DIRECTIONS FOR THIS TASK> Lift out, unaltered, the lines of the material below between the line holding "CHATEAU ROUGET POMEROL 2010 750ML" and the line holding "Garage of Kingsleigh", counting both.

SUPPLIED RECORDS>

──────────

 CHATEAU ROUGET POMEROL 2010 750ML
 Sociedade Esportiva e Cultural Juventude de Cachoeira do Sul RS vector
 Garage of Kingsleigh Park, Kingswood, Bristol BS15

──────────

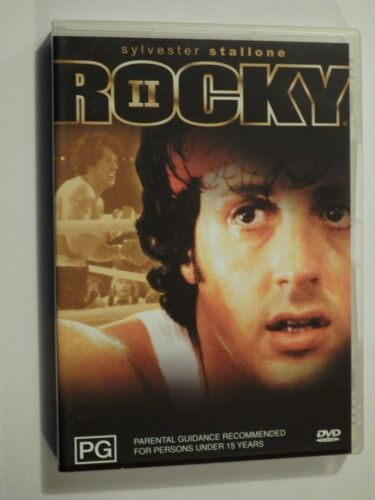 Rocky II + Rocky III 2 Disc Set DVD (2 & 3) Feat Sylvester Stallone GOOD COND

──────────

WRITTEN REPLY>
 CHATEAU ROUGET POMEROL 2010 750ML
 Sociedade Esportiva e Cultural Juventude de Cachoeira do Sul RS vector
 Garage of Kingsleigh Park, Kingswood, Bristol BS15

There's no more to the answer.